- **Stored data**
#####
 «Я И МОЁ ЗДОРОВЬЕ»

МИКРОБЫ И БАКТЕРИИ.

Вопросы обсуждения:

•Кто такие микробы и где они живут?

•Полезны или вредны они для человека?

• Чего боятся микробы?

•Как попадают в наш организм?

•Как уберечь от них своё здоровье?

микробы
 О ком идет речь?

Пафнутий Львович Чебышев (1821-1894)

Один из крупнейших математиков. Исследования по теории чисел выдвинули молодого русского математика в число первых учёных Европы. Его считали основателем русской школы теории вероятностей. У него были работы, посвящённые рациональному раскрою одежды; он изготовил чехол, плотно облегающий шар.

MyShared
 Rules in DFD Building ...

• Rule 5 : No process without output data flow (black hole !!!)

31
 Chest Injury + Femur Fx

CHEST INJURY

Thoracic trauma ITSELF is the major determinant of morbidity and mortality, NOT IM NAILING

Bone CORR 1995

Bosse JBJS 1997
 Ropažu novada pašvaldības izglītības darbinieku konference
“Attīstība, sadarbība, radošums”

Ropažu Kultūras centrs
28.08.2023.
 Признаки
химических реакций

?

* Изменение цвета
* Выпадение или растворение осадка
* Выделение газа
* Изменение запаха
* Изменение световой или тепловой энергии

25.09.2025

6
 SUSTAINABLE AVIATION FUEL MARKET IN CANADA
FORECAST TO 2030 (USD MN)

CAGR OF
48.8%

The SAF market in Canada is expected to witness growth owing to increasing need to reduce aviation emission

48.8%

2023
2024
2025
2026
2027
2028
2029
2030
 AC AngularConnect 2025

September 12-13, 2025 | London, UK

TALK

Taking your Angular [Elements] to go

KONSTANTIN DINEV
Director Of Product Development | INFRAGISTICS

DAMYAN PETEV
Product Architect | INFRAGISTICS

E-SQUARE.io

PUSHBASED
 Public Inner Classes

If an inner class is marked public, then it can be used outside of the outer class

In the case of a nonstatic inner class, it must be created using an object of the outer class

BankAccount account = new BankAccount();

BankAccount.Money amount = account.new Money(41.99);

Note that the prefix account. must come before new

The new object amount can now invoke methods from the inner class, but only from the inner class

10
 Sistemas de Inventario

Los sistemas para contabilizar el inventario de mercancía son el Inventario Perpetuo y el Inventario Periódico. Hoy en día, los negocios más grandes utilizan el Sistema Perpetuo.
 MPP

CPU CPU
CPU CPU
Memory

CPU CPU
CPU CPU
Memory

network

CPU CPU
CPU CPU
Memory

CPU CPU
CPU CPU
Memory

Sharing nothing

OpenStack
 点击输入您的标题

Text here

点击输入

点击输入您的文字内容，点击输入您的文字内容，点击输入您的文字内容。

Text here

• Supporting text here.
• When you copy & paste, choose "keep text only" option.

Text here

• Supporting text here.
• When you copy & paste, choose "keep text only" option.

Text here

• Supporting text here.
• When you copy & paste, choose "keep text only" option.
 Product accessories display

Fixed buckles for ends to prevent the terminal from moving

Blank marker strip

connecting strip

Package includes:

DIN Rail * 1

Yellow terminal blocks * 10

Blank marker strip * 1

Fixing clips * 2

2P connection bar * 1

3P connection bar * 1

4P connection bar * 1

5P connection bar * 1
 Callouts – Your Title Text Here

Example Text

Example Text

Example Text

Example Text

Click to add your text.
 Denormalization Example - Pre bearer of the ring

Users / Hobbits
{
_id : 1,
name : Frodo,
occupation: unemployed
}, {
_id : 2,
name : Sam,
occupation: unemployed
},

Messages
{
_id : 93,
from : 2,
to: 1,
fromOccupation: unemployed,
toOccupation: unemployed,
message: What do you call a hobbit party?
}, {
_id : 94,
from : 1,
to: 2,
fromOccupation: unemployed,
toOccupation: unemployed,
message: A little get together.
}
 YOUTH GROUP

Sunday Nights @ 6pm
#####
- **Exercise instructions**
Each line of the data above is to be duplicated exactly.

- **Response for this exercise**
 «Я И МОЁ ЗДОРОВЬЕ»

МИКРОБЫ И БАКТЕРИИ.

Вопросы обсуждения:

•Кто такие микробы и где они живут?

•Полезны или вредны они для человека?

• Чего боятся микробы?

•Как попадают в наш организм?

•Как уберечь от них своё здоровье?

микробы
 О ком идет речь?

Пафнутий Львович Чебышев (1821-1894)

Один из крупнейших математиков. Исследования по теории чисел выдвинули молодого русского математика в число первых учёных Европы. Его считали основателем русской школы теории вероятностей. У него были работы, посвящённые рациональному раскрою одежды; он изготовил чехол, плотно облегающий шар.

MyShared
 Rules in DFD Building ...

• Rule 5 : No process without output data flow (black hole !!!)

31
 Chest Injury + Femur Fx

CHEST INJURY

Thoracic trauma ITSELF is the major determinant of morbidity and mortality, NOT IM NAILING

Bone CORR 1995

Bosse JBJS 1997
 Ropažu novada pašvaldības izglītības darbinieku konference
“Attīstība, sadarbība, radošums”

Ropažu Kultūras centrs
28.08.2023.
 Признаки
химических реакций

?

* Изменение цвета
* Выпадение или растворение осадка
* Выделение газа
* Изменение запаха
* Изменение световой или тепловой энергии

25.09.2025

6
 SUSTAINABLE AVIATION FUEL MARKET IN CANADA
FORECAST TO 2030 (USD MN)

CAGR OF
48.8%

The SAF market in Canada is expected to witness growth owing to increasing need to reduce aviation emission

48.8%

2023
2024
2025
2026
2027
2028
2029
2030
 AC AngularConnect 2025

September 12-13, 2025 | London, UK

TALK

Taking your Angular [Elements] to go

KONSTANTIN DINEV
Director Of Product Development | INFRAGISTICS

DAMYAN PETEV
Product Architect | INFRAGISTICS

E-SQUARE.io

PUSHBASED
 Public Inner Classes

If an inner class is marked public, then it can be used outside of the outer class

In the case of a nonstatic inner class, it must be created using an object of the outer class

BankAccount account = new BankAccount();

BankAccount.Money amount = account.new Money(41.99);

Note that the prefix account. must come before new

The new object amount can now invoke methods from the inner class, but only from the inner class

10
 Sistemas de Inventario

Los sistemas para contabilizar el inventario de mercancía son el Inventario Perpetuo y el Inventario Periódico. Hoy en día, los negocios más grandes utilizan el Sistema Perpetuo.
 MPP

CPU CPU
CPU CPU
Memory

CPU CPU
CPU CPU
Memory

network

CPU CPU
CPU CPU
Memory

CPU CPU
CPU CPU
Memory

Sharing nothing

OpenStack
 点击输入您的标题

Text here

点击输入

点击输入您的文字内容，点击输入您的文字内容，点击输入您的文字内容。

Text here

• Supporting text here.
• When you copy & paste, choose "keep text only" option.

Text here

• Supporting text here.
• When you copy & paste, choose "keep text only" option.

Text here

• Supporting text here.
• When you copy & paste, choose "keep text only" option.
 Product accessories display

Fixed buckles for ends to prevent the terminal from moving

Blank marker strip

connecting strip

Package includes:

DIN Rail * 1

Yellow terminal blocks * 10

Blank marker strip * 1

Fixing clips * 2

2P connection bar * 1

3P connection bar * 1

4P connection bar * 1

5P connection bar * 1
 Callouts – Your Title Text Here

Example Text

Example Text

Example Text

Example Text

Click to add your text.
 Denormalization Example - Pre bearer of the ring

Users / Hobbits
{
_id : 1,
name : Frodo,
occupation: unemployed
}, {
_id : 2,
name : Sam,
occupation: unemployed
},

Messages
{
_id : 93,
from : 2,
to: 1,
fromOccupation: unemployed,
toOccupation: unemployed,
message: What do you call a hobbit party?
}, {
_id : 94,
from : 1,
to: 2,
fromOccupation: unemployed,
toOccupation: unemployed,
message: A little get together.
}
 YOUTH GROUP

Sunday Nights @ 6pm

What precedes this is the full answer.